### Study text
════════════════════
ECB reports on sanctioning activity for 2020
10 February 2022
The ECB published an annual report on sanctioning activities in the Single Supervisory Mechanism (SSM) for the year 2020. The report is the first of its kind. It presents aggregate statistics on the sanctioning activity of the ECB and national competent authorities (NCAs) of the Member States whose supervisors participate in the SSM.
The publication of the annual report (the Annual Report) forms part of the ECB’s ongoing effort to increase transparency of its processes for supervised entities and depositors and investors.
Also in 2020, the ECB published a guide on its method for setting administrative pecuniary penalties, following a series of decisions of the General Court in actions brought by members of the Crédit Agricole group. In these judgments, the Court reproved the ECB for its failure to disclose the methodology by which it arrived at the amount of the pecuniary penalty imposed.
The Annual Report sheds light on the areas of prudential supervision in which the ECB and the NCAs are most active. In 2020 the focus of sanctioning proceedings was on breaches relating to internal governance (45.5% of all proceedings), a trend which the ECB expected to continue given it was one of the SSM Supervisory Priorities 2021.
Interestingly, of the 262 proceedings pending at the start of the year, about 15.5% were opened at the request of the ECB under Article 18(5) of the SSM Regulation which is the basic regulation on the ECB’s supervisory powers.
However, the ECB made no such new requests in 2020. This is in line with a general decline in sanctioning activity at ECB level in 2020 likely due to the Covid-19 pandemic and therefore not indicative of a more general trend. To allow banks to keep lending during the pandemic, the ECB adopted measures of supervisory forbearance, including delaying the implementation of supervisory measures based on on-site inspections and investigations of internal models. On 10 February 2022, the ECB announced an end to the pandemic-induced regulatory forbearance.
════════════════════
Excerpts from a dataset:
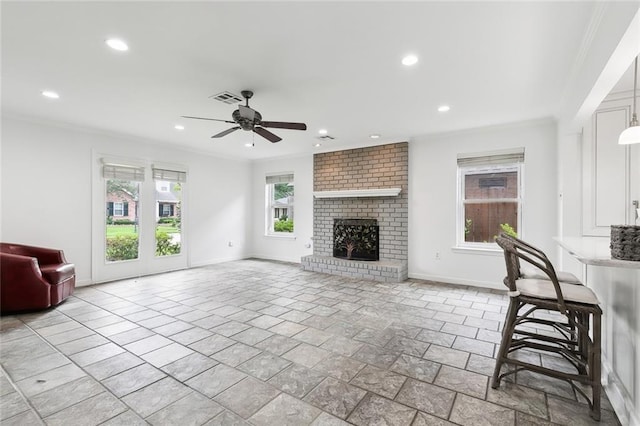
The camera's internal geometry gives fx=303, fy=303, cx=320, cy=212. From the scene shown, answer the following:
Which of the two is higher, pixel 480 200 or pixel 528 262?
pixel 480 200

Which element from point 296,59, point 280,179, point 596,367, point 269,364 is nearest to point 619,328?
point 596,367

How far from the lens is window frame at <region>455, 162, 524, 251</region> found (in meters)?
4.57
════════════════════
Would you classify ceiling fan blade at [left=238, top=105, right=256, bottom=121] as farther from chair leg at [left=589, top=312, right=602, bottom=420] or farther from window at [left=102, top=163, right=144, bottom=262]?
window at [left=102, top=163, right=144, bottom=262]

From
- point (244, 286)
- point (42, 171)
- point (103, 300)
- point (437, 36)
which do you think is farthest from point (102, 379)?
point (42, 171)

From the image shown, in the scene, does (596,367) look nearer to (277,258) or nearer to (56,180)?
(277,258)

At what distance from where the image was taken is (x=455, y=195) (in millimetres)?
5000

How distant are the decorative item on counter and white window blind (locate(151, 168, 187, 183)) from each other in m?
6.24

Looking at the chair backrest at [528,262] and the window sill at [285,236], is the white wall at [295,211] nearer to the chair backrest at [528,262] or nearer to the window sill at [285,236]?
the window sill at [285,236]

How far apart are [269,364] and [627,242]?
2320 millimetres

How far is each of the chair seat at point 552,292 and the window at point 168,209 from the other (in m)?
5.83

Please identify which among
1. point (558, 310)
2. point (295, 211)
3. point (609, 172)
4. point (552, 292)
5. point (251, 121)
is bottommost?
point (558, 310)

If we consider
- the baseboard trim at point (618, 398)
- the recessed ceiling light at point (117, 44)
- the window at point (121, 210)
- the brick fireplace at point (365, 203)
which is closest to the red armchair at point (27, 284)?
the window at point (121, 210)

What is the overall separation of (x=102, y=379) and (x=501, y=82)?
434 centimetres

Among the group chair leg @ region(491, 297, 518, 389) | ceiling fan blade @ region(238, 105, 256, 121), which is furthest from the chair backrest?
════════════════════
### Task A
Reproduce the passage on ECB sanctioning activity, starting at "The publication of" and continuing up to and including "pecuniary penalty imposed.".
### Task B
Check each statement against the passage on ECB sanctioning activity and answer yes or no, quoting the words that decide it.
(i) The 2020 report was the first report of its kind.
(ii) In 2020 the ECB made several new requests under Article 18(5) of the SSM Regulation.
(iii) Breaches relating to internal governance made up 45.5% of all sanctioning proceedings in 2020.
### Task C
Extend the passage on ECB sanctioning activity with new sentences that follow its final sentence.

### Final answer A
The publication of the annual report (the Annual Report) forms part of the ECB’s ongoing effort to increase transparency of its processes for supervised entities and depositors and investors.
Also in 2020, the ECB published a guide on its method for setting administrative pecuniary penalties, following a series of decisions of the General Court in actions brought by members of the Crédit Agricole group. In these judgments, the Court reproved the ECB for its failure to disclose the methodology by which it arrived at the amount of the pecuniary penalty imposed.

### Final answer B
(i) Yes: "The report is the first of its kind."
(ii) No: "However, the ECB made no such new requests in 2020."
(iii) Yes: "breaches relating to internal governance (45.5% of all proceedings)"

### Final answer C
From a total of 183 proceedings that were completed in 2020 about half of these resulted in the imposition of an administrative penalty. 57% of penalties were of a pecuniary nature, the remaining penalties were non-financial in nature. The overall aggregate amount of fines imposed amounted to EUR 12.15 million.
The largest penalty of EUR 4.6m was levied by the ECB on Crédit Agricole, a significant institution, for breach of capital requirements (the imposition of the penalty – albeit not the decision that the bank had breached prudential requirements – was annulled by the General Court of the European Union). This penalty was not the highest ever imposed by the ECB: in previous years, two fines had been even higher.
Overall, it was less significant institutions that were the subject of most of the sanctioning proceedings (42%), followed by natural persons (36%), with significant institutions only making up about 12% of proceedings.
Of the 88 proceedings concluded without a penalty, the main reason was that no breach had been committed (in 65% of cases) or that the breach in question was not severe enough to warrant a penalty.
While it is unclear whether similar sanctioning reports will be published for subsequent years, such reports would allow an assessment of the development in the supervisory approach to the imposition of penalties.